Women did participate in professional wrestling as far back as the 1950s. One wrestler that gain some notoriety was Mildred Burke. Her career lasted form 1935 to 1955 and she was the World’s Women’s Champion. Early on she did have dreams of becoming a wrestler. The interesting aspect to all of this is that she did wrestle men. Her start in wrestling involved her wrestling men at carnivals. This was not unusual at the time considering many circuses, carnivals, and vaudeville houses had strong woman acts. These women would perform feats of strength to entertain audiences and challenge volunteers in the audience as part of their acts.
Mildred Burke (1915-1989) was physically impressive. At only 5’2 and a 138 pounds she packed power into a small body.
Mildred Burke was very muscular and athletic prior to entering wrestling. This strength came in useful against her opponents. It was alleged that she wrestled close to about 200 men and was only defeated once. Even with such great talent, she still faced discrimination. The National Wrestling Alliance did not allow women to participate in their conferences. As the 20th century progressed women did see more opportunities than their predecessors.
Around the 1980s and 1990s American professional wrestling entered a golden age. Due to the efforts of Vince McMahon and talented professional wrestlers sports entertainment became a popular part of television. The WWF ( now WWE) delighted millions of viewers with amazing stunts and outrageous storyllines. One woman who captivated audiences was Joan Laurer, better known as Chyna. Like Mildred Burke, she was not afraid to wrestle men. She did this on a regular basis. Chyna had a size advantage that she utilized in matches. Before entering wrestling she was active in bodybuilding.
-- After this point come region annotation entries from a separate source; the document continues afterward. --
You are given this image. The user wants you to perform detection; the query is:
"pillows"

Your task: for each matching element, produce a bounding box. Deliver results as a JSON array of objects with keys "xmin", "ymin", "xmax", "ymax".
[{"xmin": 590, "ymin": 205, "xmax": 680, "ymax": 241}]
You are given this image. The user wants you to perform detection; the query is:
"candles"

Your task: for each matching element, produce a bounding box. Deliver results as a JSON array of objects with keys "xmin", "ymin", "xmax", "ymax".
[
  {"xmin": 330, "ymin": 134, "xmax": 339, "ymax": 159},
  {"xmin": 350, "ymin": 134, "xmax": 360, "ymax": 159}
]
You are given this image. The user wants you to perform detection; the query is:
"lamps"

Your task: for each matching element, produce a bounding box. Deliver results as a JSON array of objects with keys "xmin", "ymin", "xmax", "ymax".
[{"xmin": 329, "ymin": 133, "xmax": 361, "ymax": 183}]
She mostly competed in the fitness division, while working numerous jobs to support her self. Chyna would have her first wrestling match in 1995 when she was on the independent circuit. Chyna has the distinction of being the first woman to compete in the Royal Rumble and King of the Ring events.
Chyna became a very popular wrestler for the WWF ( World Wide Wrestling Federation). She wrestled for the WWF from 1995 to 2001 and had a lasting impact.
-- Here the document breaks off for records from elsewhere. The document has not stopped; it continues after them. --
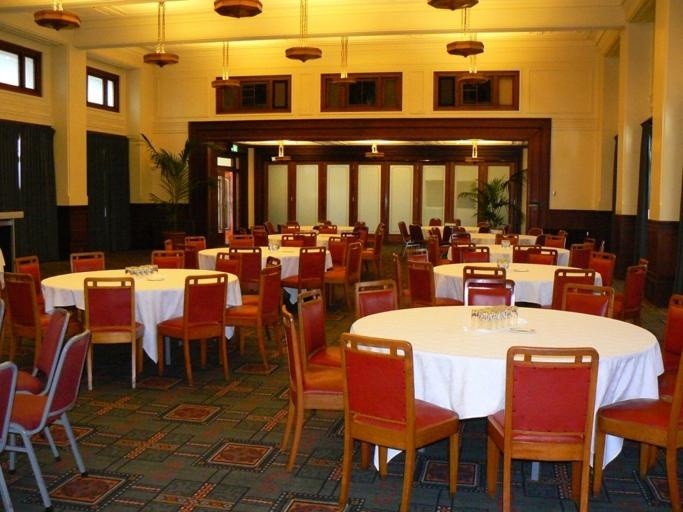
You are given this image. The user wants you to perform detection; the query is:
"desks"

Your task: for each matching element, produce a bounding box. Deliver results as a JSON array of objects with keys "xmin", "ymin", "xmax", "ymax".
[
  {"xmin": 41, "ymin": 268, "xmax": 238, "ymax": 374},
  {"xmin": 349, "ymin": 306, "xmax": 656, "ymax": 496}
]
Chyna appeared in numerous television shows, films, and other media. This in some way brought a strong and muscular woman paradigm to a mainstream audience and the response was positive. Chyna became so popular that the WWF’s rival for viewership the WCW attempted to imitate their success. Christe Wolf was hired by the WCW to wresle under the name Asya. She also had a background in bodybuilding and strength sports and took these talents to the wrestling ring. Just like Chyna she would wrestle both men and women and perform stunts. One opponent she challenged was Midnight. Her real name was Anne Marie Crooks who was also notable in bodybuilding circles. She was of enormous stature and was very skilled. As much as the WCW tried, it could not fully get the upper hand with it WWF competitor.
The stage name Christe Wolf adopted was clearly trying to be the the WCW version of Chyna. This ratings rivalry between the WWF and WCW did provide great entertainment.
Even though this was fake, with matches be predetermined the hits and stunts were real. This environment allowed women to demonstrate their strength without ostracism. Audiences would watch and attend matches faithfully. Women throwing punches and tossing people around did not generate questions about their femininity. Many women even in the present era are still scrutinized by a narrow gender social construction. Women were given their own wrestling division and championship belt. They were proving that they were just as capable as their male counterparts.
Women did not just wrestle, but appeared as announcers, managers, and valets. Soon the WWF divas became very popular. Eventually the WCW would dissolve and the WWF would change its name to World Wide Wrestling Entertainment. Like any form of entertainment, it is subject to criticism. Parents complained that wrestling was to violent for their children. Fans complained that by the mid-2000s wrestling storylines became redundant and repetitive. Another argument is that current divas really do not have wrestling talent at all. The criticism is that the WWE is hiring models to just be “eye-candy” for the male audience. Even with these challenges there are still talented women willing to pursue professional wrestling. The golden age has pasted, but professional wrestling still has high ratings on television.